I am a historian of the contemporary United States, with research interests in the areas of gender and political culture. This fellowship presents an exciting opportunity to learn methodological skills that will strongly enrich my future work, as the temporal and social dimensions of my research are well suited to the unique narrative structures that digital scholarship provides. More specifically, my dissertation project explores the interactions of activist coalitions, federal urban policy, and municipal governance in the late 20th century United States. Within this context, I study the intersections of formal politics and outsider identities in large municipalities, with an emphasis on those coalitions and politicians whose activism reshaped structures of governance in several large cities during the culture wars of the 1980s. I am principally interested in a small wave of women who were elected to mayoral offices in large U.S. cities during the 1970s and 1980s, as well as the local coalitions that made these elections possible. I argue that these women mayors in the late 20th century U.S. demonstrated a spectrum of sensitivity to sex, gender, race, and other identity based experiences of injustice that cannot be simplistically reduced to their own individual sex identity, but that also cannot be entirely disassociated from the situated cultural experience of being sexed in a particular time and place. Uncovering these experiences—many of them retained by living people—requires the development of a toolkit that incorporates but goes beyond the archival methods traditionally employed by historians.

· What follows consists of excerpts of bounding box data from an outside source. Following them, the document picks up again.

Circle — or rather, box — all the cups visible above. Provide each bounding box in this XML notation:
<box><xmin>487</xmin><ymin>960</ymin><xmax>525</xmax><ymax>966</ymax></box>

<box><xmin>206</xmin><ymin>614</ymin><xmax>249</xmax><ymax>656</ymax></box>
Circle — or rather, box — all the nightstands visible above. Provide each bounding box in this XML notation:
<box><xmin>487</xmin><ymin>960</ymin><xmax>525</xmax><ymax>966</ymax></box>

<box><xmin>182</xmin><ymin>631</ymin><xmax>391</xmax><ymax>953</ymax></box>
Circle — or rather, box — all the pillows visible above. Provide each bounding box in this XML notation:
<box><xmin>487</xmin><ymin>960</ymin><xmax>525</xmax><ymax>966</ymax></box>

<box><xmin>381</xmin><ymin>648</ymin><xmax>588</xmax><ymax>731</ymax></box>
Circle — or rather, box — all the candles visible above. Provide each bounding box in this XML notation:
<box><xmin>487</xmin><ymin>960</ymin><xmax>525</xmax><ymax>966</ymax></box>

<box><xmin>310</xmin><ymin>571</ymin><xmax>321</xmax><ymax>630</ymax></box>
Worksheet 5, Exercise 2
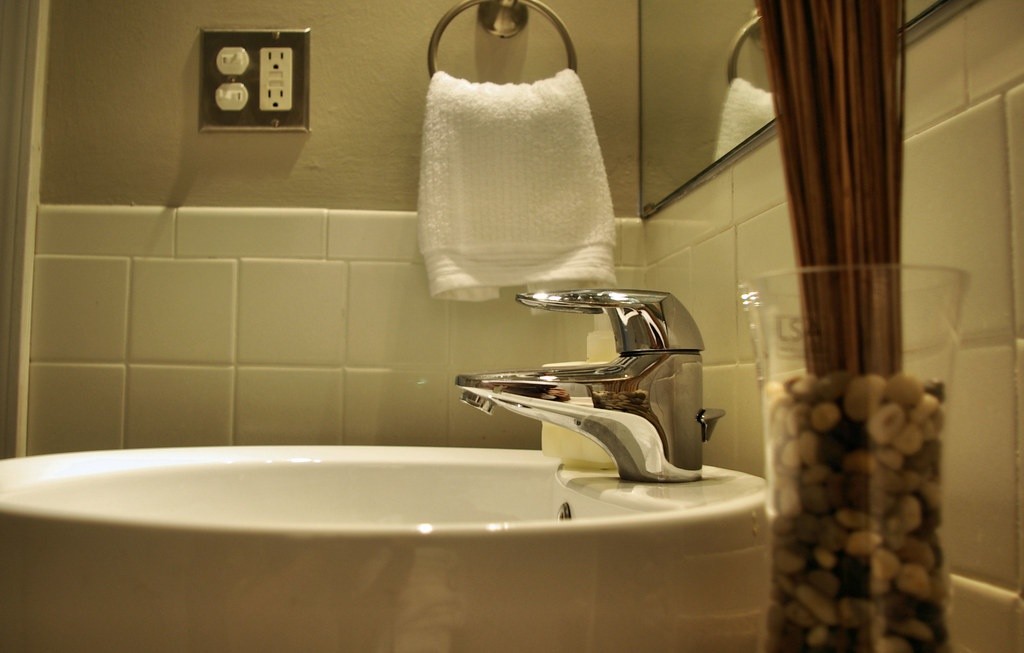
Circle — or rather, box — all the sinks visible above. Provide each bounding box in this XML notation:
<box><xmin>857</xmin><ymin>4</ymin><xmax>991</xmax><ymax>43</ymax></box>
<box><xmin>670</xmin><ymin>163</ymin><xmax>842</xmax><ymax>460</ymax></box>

I recently completed an intensive and inspiring two week summer institute in oral history at Columbia University’s Interdisciplinary Center for Innovative Theory and Empirics, where a fair amount of the workshops emphasized the unique challenges and opportunities of digital curation within oral history archives. As Doug Boyd compelling (and repeatedly) warned the fellows at this institute, the promise of digital access is still very much a work in progress for most archives, as the sheer volume of the collections makes accessible curation extremely difficult. As a CHI fellow this year, I hope to develop a pilot version of a recyclable digital gallery interface for oral history collections here in the Michigan State University libraries. Recognizing that this is a very lofty goal, I do hope to produce something that will add to the library’s ongoing digital initiatives in a useful and meaningful way. Stay tuned to find out what that looks like!

[image: A “pro plan” delegate at the 1977 National Women’s Conference in Houston, Texas clipped from the National Commission on the Observance of International Women’s Year. “The Spirit of Houston: The First National Women’s Conference: An Official Report to the President, the Congress and the People of the United States.” Washington: U.S. Government. Printing Office, 1978.]